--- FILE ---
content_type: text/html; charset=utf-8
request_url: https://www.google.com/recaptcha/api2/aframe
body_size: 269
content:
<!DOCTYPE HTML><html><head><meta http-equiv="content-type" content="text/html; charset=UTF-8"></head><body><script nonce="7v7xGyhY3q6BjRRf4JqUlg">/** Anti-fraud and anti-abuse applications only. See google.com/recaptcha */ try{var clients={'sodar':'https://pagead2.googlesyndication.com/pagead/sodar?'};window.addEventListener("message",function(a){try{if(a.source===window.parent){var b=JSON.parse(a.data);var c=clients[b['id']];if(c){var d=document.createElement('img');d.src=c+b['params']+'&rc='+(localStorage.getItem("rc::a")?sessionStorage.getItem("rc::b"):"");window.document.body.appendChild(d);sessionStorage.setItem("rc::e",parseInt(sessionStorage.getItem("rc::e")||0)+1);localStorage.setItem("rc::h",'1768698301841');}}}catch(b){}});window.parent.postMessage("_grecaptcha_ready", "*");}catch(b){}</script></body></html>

◆ ◆ ◆ ◆ ◆

**WORK TO BE COMPLETED**
Every entry is to be printed exactly as given.

**RESPONSE TO THIS TASK**
--- FILE ---
content_type: text/html; charset=utf-8
request_url: https://www.google.com/recaptcha/api2/aframe
body_size: 269
content:
<!DOCTYPE HTML><html><head><meta http-equiv="content-type" content="text/html; charset=UTF-8"></head><body><script nonce="7v7xGyhY3q6BjRRf4JqUlg">/** Anti-fraud and anti-abuse applications only. See google.com/recaptcha */ try{var clients={'sodar':'https://pagead2.googlesyndication.com/pagead/sodar?'};window.addEventListener("message",function(a){try{if(a.source===window.parent){var b=JSON.parse(a.data);var c=clients[b['id']];if(c){var d=document.createElement('img');d.src=c+b['params']+'&rc='+(localStorage.getItem("rc::a")?sessionStorage.getItem("rc::b"):"");window.document.body.appendChild(d);sessionStorage.setItem("rc::e",parseInt(sessionStorage.getItem("rc::e")||0)+1);localStorage.setItem("rc::h",'1768698301841');}}}catch(b){}});window.parent.postMessage("_grecaptcha_ready", "*");}catch(b){}</script></body></html>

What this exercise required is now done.